◆ SOAL LATIHAN
[a] Ketik ulang semua bagian teks tentang wakaf dari "Ungkapan Nabi tersebut" terus sampai "dari hasil wakaf.".
[b] Tuliskan lanjutan teks tentang wakaf, dimulai setelah kalimat terakhir yang ditampilkan.

◆ KUTIPAN TEKS

Ungkapan Nabi tersebut pada gilirannya menjadi landasan doktrinal wakaf. Hadits ini sedikitnya memberikan lima prinsip umum yang membentuk kerangka konseptual dan praktis wakaf. Pertama, prinsip tersebut mencakup kedudukan wakaf sebagai sedekah sunnah yang berbeda dengan zakat. Kedua, kelanggengan aset wakaf, di mana harta wakaf tidak boleh diperjualbelikan, diwariskan atau disumbangkan. Ketiga, keniscayaan aset wakaf untuk dikelola secara produktif. Keempat, keharusan menyedekahkan harta wakaf untuk berbagai tujuan yang baik. Kelima, diperbolehkannya pengelola wakaf mendapatkan bagian yang wajar dari hasil wakaf.

Wakaf yang Populer di Masa Awal Islam
            Pada awal Islam, yaitu sekitar abad ke-7 dan 8 Masehi, kegiatan wakaf telah cukup terlihat nyata.perkembangan wakaf pada periode ini terkait erat dengan dinamika sosial ekonomi dan keagamaan masyarakat. Pada masa awal wakaf dimanfaatkan untuk menyantuni fakir miskin dan untuk menjamin keberlangsungan hidup karib kerabat dan keturunan wakif (waqf ahly).

Peranan Wakaf Produktif
            Kesinambungan manfaat wakaf dimungkinkan oleh berlakunya jenis wakaf produktif yang didirikan untuk menopang kegiatan keagamaan, santunan, pendidikan, dan sarana publik. Wakaf produktif biasanya berupa tanah pertanian atau perkebunan dan gedung-gedung komersial, dikelola sedemikian rupa sehingga mendatangkan keuntungan yang sebagiannya disisihkan untuk mendanai pelayanan-pelayanan tadi.
            Wakaf produktif ini terus dipraktikkan di berbagai belahan dunia Islam dan mentradisi dalam kurun waktu yang lama. Di belahan barat Islam, di Spanyol, wakaf produktif yang terkenal adalah wakaf kuda dan tanah-tanah pertanian, di samping gedung-gedung pertokoan dan tempat pemandian umum, yang hasilnya biasanya diberikan untuk masjid, madrasah, makam, atau rumah sakit.

◆ BARIS DATA

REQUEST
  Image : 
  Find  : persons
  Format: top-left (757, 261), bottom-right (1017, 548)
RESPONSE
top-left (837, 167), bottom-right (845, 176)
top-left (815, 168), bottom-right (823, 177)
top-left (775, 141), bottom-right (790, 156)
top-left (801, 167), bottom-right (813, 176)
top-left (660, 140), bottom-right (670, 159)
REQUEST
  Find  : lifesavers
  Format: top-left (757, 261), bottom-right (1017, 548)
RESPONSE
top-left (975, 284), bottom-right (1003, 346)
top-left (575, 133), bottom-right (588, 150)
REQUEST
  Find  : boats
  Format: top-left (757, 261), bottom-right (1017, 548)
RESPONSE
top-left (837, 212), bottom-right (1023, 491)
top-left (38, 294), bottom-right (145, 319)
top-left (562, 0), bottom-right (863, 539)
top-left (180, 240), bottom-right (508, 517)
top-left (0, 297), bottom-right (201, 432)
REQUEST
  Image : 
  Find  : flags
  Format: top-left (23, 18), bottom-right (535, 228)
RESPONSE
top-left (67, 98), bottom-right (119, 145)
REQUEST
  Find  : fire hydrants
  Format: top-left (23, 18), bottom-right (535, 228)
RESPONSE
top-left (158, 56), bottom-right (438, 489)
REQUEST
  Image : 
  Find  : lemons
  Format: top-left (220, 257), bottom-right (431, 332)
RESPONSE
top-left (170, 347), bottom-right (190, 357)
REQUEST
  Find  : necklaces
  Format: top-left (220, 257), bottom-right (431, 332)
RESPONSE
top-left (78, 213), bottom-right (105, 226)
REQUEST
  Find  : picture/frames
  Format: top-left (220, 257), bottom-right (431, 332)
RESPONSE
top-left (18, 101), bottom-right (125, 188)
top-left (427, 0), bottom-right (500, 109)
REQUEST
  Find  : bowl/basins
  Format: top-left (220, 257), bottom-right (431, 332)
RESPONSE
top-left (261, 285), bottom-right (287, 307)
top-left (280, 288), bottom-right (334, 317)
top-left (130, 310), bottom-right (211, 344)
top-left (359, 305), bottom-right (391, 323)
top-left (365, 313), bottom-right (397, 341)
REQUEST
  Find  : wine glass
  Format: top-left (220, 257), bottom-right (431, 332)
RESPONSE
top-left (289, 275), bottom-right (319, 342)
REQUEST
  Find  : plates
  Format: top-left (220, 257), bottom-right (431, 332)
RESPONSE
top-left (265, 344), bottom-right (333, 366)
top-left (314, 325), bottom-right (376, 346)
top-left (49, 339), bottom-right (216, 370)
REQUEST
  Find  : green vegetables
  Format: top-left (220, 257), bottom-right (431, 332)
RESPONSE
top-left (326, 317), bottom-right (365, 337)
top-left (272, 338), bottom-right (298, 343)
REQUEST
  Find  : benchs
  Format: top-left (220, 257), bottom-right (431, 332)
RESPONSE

◆ JAWABAN AKHIR
[a]
Ungkapan Nabi tersebut pada gilirannya menjadi landasan doktrinal wakaf. Hadits ini sedikitnya memberikan lima prinsip umum yang membentuk kerangka konseptual dan praktis wakaf. Pertama, prinsip tersebut mencakup kedudukan wakaf sebagai sedekah sunnah yang berbeda dengan zakat. Kedua, kelanggengan aset wakaf, di mana harta wakaf tidak boleh diperjualbelikan, diwariskan atau disumbangkan. Ketiga, keniscayaan aset wakaf untuk dikelola secara produktif. Keempat, keharusan menyedekahkan harta wakaf untuk berbagai tujuan yang baik. Kelima, diperbolehkannya pengelola wakaf mendapatkan bagian yang wajar dari hasil wakaf.

[b]
Institusionalisasi Wakaf: Administrasi dan Pengawasan
            Pelembagaan wakaf gencar dilakukan pada paruh kedua abad ke-8 M pada saat perumusan sistem hukum Islam dalam kerangka mazhab fikih mulai mapan. Di satu sisi, pelembagaan wakaf melibatkan formulasi tentang administrasi wakaf menurut prinsip-prinsip syari’ah. Di sisi lain, proses ini melibatkan praktik pengawasan yang dijalankan oleh negara. Perumusan administrasi wakaf dalam kerangka fikih dilakukan oleh para imam mazhab yang bekerja secara relatif otonom dari kekuasaan negara, sedangkan pengawasan administrasi wakaf dijalankan oleh hakim (qadi) yang merupakan bagian dari aparat pemerintah yang berkuasa. Pelembagaan wakaf dalam sejarah Islam berlangsung dinamis, namun tetap mempertahankan jati diri keislamannya. Mungkin hal ini yang menyebabkan wakaf dapat menjadi satu-satunya endowment keagamaan yang masih mempertahankan watak dan orientasi keagamaan meskipun perubahan zaman.

Pengawasan Administrasi wakaf: Peran Negara
            Pengawasan administrasi wakaf telah dimulai pada masa Umayyah (abad ke-7 dan paruh pertama abad ke-8). Fungsinya mengawasi distribusi hasil wakaf serta kemungkinan penyalahgunaan wakaf oleh nazhir. Sebelum akhir abad ke-10, administrasi wakaf tidak dilakukan secara terpusat, melainkan dikelola secara relarif independent oleh para nazhir di bawah pengawasan qadi setempat. Namun pada masa Khalifah al-Mu’izz (974 M) dari dinasti Fatimiyah, administrasi wakaf mulai dipusatkan dengan cara memindahkan dana wakaf dari Dewan Wakaf ke Bayt al-Mal (semacam kas negara), dan para penerima harus membuktikan klaimnya sebagai penerima. Pemusatan administrasi wakaf oleh negara menandai meningkatnya kontrol negara terhadap wakaf.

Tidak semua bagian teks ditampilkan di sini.